Performance Tuning for Homelab Hardware
The LGTM stack is designed for large-scale deployments, so the defaults are often too aggressive for homelab hardware. Here are the adjustments that matter most.
Memory Limits
Set container memory limits to prevent any single component from consuming all available RAM:
services:
mimir:
deploy:
resources:
limits:
memory: 2g
loki:
deploy:
resources:
limits:
memory: 1g
tempo:
deploy:
resources:
limits:
memory: 1g
grafana:
deploy:
resources:
limits:
memory: 512m
Reducing Mimir Resource Usage
Add these to your Mimir config for lower memory consumption:
ingester:
ring:
kvstore:
store: memberlist
replication_factor: 1
max_transfer_retries: 0
compactor:
compaction_interval: 30m # less frequent than default
querier:
max_concurrent: 4 # limit parallel queries
Loki Chunk Tuning
ingester:
chunk_idle_period: 30m
chunk_retain_period: 1m
max_chunk_age: 2h
Larger chunks mean fewer index entries and better compression, at the cost of slightly higher memory usage during ingestion.
Alerting
Mimir supports Prometheus-compatible alerting rules. Create a rules file:
# ~/docker/lgtm-stack/config/rules/homelab-alerts.yaml
groups:
- name: homelab
interval: 1m
rules:
- alert: HighCPU
expr: 100 - (avg by(instance) (rate(node_cpu_seconds_total{mode="idle"}[5m])) * 100) > 85
for: 10m
labels:
severity: warning
annotations:
summary: "High CPU on {{ $labels.instance }}"
- alert: DiskSpaceLow
expr: (node_filesystem_avail_bytes{mountpoint="/"} / node_filesystem_size_bytes{mountpoint="/"}) < 0.1
for: 5m
labels:
severity: critical
annotations:
summary: "Disk space below 10% on {{ $labels.instance }}"
- alert: HighErrorRate
expr: sum(rate({job=~".+"} |= "error" [5m])) by (job) > 10
for: 5m
labels:
severity: warning
annotations:
summary: "High error rate in {{ $labels.job }} logs"
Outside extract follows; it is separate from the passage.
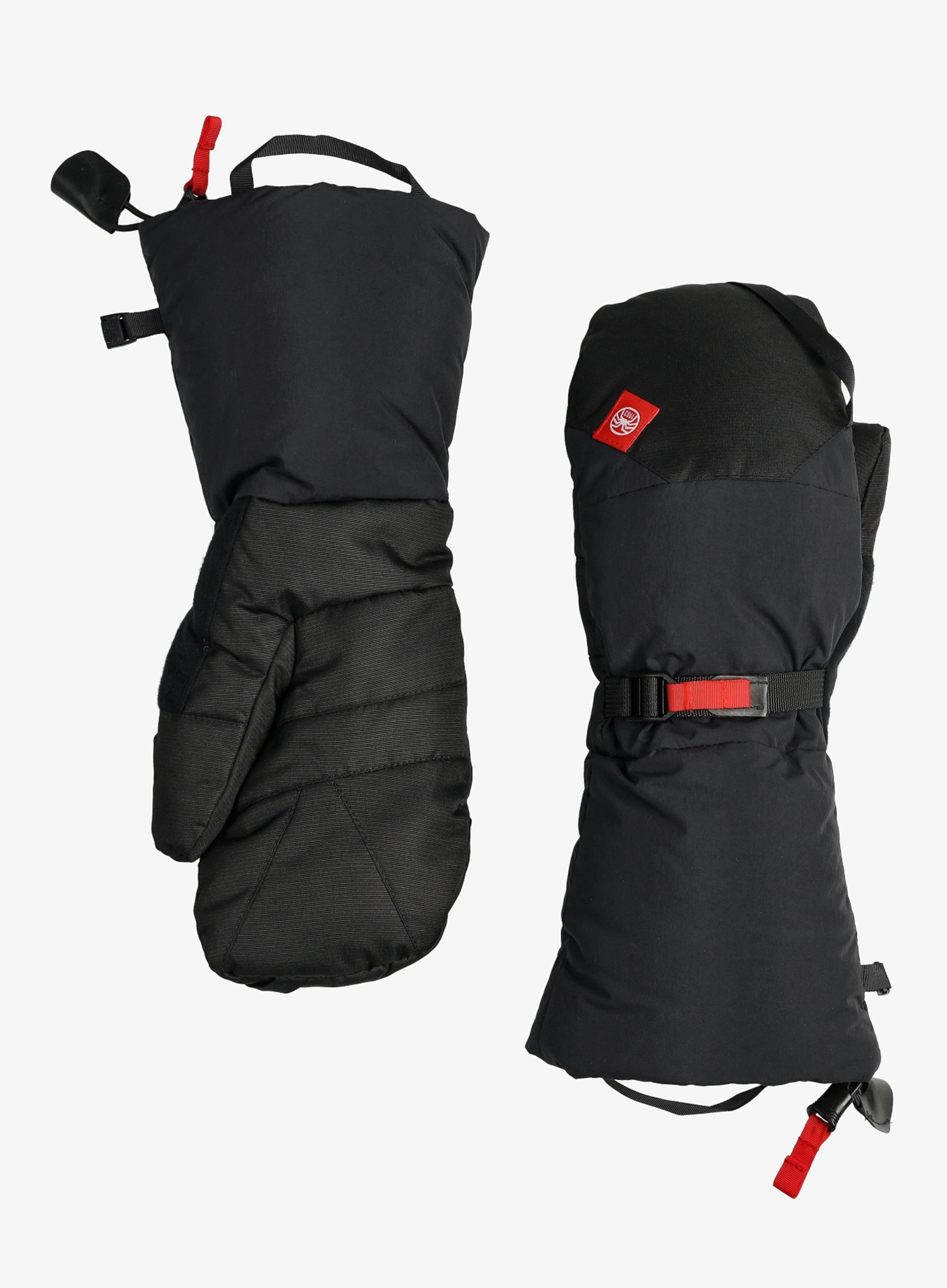 Pajak Sherpa 2.0 Egyujjas kesztyű - black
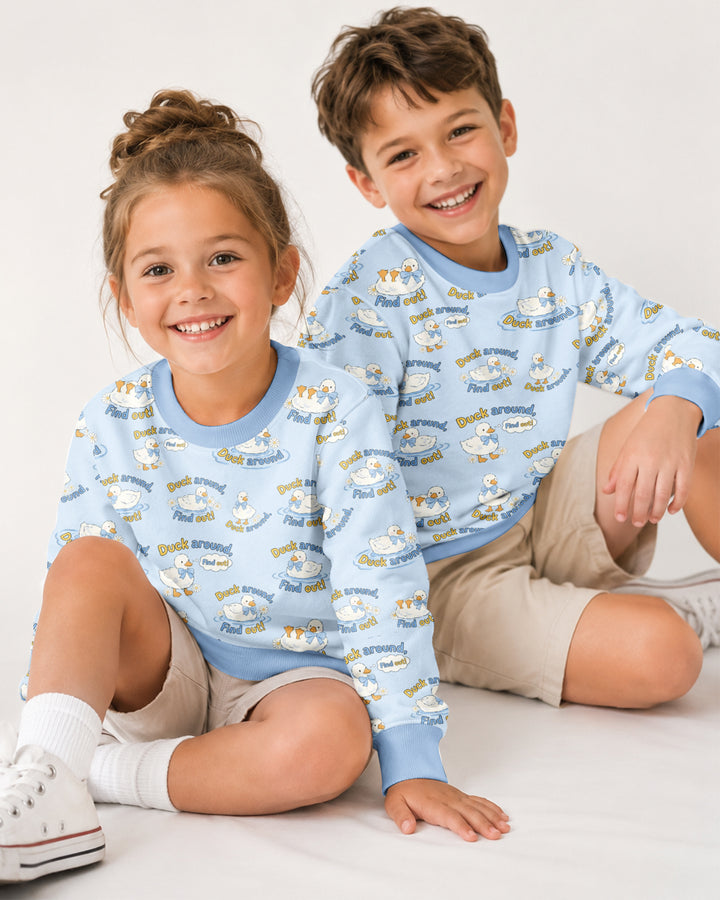 The Duck Around Bamboo Crewneck Sweatshirt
Mount the rules directory into the Mimir container and add the ruler configuration:
# Add to mimir.yaml
ruler:
rule_path: /data/rules-temp
alertmanager_url: http://alertmanager:9093
ring:
kvstore:
store: memberlist
Maintenance and Upgrades
Backup Strategy
The critical data to back up:
- Grafana dashboards: Export as JSON or use provisioning files (version-controlled)
- Configuration files: Already in your
config/directory (version-control this) - Alert rules: Version-control alongside configurations
- Data directories: Optional. Metrics and logs can be re-collected, but historical data is nice to keep
Upgrading Components
The LGTM components follow a regular release cadence. To upgrade:
cd ~/docker/lgtm-stack
docker compose pull
docker compose up -d
Check the Grafana Labs changelog before upgrading. Mimir and Loki occasionally introduce breaking config changes between minor versions. Pin to specific versions in production:
services:
mimir:
image: grafana/mimir:2.14.0 # pin version
Monitoring the Monitors
Alloy's built-in UI at port 12345 shows the health of every pipeline component. Check it when something seems wrong. Additionally, Mimir, Loki, and Tempo all expose /ready and /metrics endpoints. Add these to your Alloy scrape config for meta-monitoring.
Next Steps
Once the base LGTM stack is running, consider:
- Adding more Alloy instances on other homelab machines to collect metrics and logs remotely
- Setting up Alertmanager for routing alerts to ntfy, Gotify, or email
- Creating SLO dashboards using Tempo's service graph metrics
- Enabling exemplars in your application metrics for direct metric-to-trace linking
- Adding synthetic monitoring with Grafana's k6 or Blackbox Exporter
The LGTM stack is a serious observability platform running on homelab hardware. It gives you the same tooling that companies use to monitor production systems at scale, and once configured, it mostly runs itself. The initial setup investment pays off every time you need to debug an issue and can correlate metrics, logs, and traces in a single pane of glass.